To nie jest kraj dla starych ludzi - Cormac McCarthy
Cormac McCarthy. Pisarz znany i ceniony na świecie (okrzyknięty jednym z najlepszych współczesnych literatów amerykańskich), w Polsce popularny dopiero od niedawna. Spotkania z prozą tego twórcy to spotkania z mroczną stroną ludzkiej natury, losem, Bogiem, krwawą historią, która może dotknąć każdego z nas. Nie inaczej jest w powieści To nie jest kraj dla starych ludzi. Warto dodać, że książka posłużyła jako scenariusz oscarowego filmu braci Coen.
Akcja powieści osadzona została w latach 80. XX wieku, na granicy Stanów Zjednoczonych i Meksyku. Bieg zdarzeń wyznaczają losy trzech bohaterów. Llewelyn Moss to typowy Amerykanin z Południa. Weteran wojny w Wietnamie, mąż młodej Carly Jean, mężczyzna w koszuli, dżinsach i kapeluszu, ze strzelbą na ramieniu i papierosem w ustach. Znamienna dla tej postaci jest jego żołnierska przeszłość, dzięki której Llewelyn nabył pewną życiową zaradność i surowość, a także doskonałe umiejętności strzeleckie, co nie jest bez znaczenia w przypadku, gdy jest mu dane zmierzyć się z uzbrojonymi przestępcami. Zwyczajny człowiek, który znalazł się w niezwyczajnej sytuacji. Myśliwy Moss, przypadkowo natrafiając na walizkę pełną pieniędzy, postanawia skorzystać z szansy otrzymanej przez los. Niestety oprócz pieniędzy, przeznaczenie przygotowało dla Llewelyna potężnych wrogów, handlarzy narkotyków, którzy są właścicielami fortuny.
Przedstawicielem tych ostatnich jest kolejny bohater, psychopatyczny morderca, Anton Chigurh. Postać intrygująca z co najmniej kilku powodów. Bodaj najbardziej ciekawe jest to, że Chigurh przy odbieraniu ludziom życia (do tego celu służy mu pneumatyczny pistolet do zabijania bydła) kieruje się zasadami. Być może pokrętnymi i nielogicznymi, ale ileż zdrowego rozsądku można oczekiwać w umyśle szaleńca? Mordercy, który na chwilę przed odebraniem komuś życia daje ludziom szansę gry w rzut monetą – gry, w której stawką jest ludzkie istnienie? Ubrany na czarno, o nieprzeniknionych rysach twarzy, nieustępliwym charakterze i twardo stąpający po świecie emisariusz śmierci… a przy okazji zabójca działający na zlecenie narkotykowych mafiosów – tak jawi się nam w wielkim skrócie Anton Chigurh.

—————

> [Zadanie do wykonania]:
Jakiego narzędzia używa Anton Chigurh do odbierania ludziom życia według tekstu o powieści „To nie jest kraj dla starych ludzi”?

> [Dostarczone zapisy]:
—————

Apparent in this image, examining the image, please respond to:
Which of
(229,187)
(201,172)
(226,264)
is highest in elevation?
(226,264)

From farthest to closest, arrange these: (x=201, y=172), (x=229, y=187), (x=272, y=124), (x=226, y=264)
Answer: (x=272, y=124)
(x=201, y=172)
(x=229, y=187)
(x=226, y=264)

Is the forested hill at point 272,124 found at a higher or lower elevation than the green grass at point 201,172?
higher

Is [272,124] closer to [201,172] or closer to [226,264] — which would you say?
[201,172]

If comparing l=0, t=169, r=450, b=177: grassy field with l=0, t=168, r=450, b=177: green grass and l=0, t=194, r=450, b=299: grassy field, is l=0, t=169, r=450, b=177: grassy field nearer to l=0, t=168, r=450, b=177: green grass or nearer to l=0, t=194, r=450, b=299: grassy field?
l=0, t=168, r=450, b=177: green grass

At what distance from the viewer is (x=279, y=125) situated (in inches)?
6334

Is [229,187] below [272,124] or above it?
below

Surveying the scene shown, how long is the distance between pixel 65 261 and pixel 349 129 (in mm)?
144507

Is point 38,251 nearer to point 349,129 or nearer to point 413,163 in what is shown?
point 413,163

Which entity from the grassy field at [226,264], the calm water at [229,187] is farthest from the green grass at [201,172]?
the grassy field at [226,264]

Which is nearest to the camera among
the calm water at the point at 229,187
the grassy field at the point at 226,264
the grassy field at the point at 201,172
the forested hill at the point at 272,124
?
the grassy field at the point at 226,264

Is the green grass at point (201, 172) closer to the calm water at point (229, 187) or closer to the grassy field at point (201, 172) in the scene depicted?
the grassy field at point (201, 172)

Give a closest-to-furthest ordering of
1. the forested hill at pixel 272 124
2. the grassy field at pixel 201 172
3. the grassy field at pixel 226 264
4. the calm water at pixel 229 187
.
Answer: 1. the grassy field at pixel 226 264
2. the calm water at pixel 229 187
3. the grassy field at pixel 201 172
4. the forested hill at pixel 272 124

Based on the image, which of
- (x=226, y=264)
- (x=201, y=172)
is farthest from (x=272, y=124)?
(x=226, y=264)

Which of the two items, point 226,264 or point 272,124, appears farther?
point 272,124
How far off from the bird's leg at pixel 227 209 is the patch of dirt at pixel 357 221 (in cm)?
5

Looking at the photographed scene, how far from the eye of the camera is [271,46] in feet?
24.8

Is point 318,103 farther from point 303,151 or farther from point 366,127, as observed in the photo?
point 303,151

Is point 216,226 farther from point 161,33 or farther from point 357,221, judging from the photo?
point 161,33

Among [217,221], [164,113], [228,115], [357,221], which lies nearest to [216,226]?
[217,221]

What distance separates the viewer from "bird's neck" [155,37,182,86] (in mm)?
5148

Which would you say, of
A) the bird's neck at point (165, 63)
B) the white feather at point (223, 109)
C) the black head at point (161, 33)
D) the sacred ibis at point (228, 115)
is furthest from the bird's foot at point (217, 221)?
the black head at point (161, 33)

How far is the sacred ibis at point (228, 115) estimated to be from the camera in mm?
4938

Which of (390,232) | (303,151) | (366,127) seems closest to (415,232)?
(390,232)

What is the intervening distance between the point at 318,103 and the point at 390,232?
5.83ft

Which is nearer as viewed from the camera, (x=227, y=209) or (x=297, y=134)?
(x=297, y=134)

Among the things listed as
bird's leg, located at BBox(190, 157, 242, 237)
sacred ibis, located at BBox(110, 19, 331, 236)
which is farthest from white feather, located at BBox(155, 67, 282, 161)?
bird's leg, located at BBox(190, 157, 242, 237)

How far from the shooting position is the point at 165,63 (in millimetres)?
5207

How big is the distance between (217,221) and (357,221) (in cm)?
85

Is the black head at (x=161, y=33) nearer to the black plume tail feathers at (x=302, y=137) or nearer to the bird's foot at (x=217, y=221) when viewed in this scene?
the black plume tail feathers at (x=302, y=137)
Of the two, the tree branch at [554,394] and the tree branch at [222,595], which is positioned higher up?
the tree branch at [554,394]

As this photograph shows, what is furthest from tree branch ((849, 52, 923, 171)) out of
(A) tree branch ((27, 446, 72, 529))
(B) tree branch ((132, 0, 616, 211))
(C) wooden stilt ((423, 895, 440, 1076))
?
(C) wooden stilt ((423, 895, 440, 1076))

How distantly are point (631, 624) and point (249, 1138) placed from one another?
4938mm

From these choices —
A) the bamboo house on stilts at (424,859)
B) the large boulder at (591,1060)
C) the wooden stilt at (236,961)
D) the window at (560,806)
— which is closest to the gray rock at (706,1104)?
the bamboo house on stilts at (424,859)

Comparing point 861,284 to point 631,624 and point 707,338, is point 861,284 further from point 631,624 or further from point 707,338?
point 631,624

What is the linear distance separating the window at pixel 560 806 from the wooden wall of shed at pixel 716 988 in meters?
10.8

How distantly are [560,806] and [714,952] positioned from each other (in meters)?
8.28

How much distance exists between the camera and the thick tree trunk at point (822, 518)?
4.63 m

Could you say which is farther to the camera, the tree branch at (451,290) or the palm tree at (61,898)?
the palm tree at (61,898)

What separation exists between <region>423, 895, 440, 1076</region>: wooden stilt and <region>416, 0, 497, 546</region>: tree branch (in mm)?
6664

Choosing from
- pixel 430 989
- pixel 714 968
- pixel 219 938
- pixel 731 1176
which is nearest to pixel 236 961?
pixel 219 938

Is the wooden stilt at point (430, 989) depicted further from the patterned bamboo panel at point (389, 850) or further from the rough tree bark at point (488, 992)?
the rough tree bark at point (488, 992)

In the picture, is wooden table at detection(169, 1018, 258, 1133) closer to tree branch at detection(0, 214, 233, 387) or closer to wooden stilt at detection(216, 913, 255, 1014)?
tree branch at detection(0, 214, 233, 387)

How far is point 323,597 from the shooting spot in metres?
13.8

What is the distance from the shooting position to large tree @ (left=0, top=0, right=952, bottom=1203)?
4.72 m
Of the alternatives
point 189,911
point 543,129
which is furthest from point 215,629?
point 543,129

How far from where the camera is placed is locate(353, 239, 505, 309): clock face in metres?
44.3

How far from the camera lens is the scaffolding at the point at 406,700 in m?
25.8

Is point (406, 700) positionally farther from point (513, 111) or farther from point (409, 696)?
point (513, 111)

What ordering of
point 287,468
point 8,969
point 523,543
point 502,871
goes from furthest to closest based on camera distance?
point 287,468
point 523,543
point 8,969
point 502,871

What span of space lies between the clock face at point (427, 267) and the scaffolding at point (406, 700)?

—————

> [Rozwiązanie zadania]:
Używa pneumatycznego pistoletu do zabijania bydła.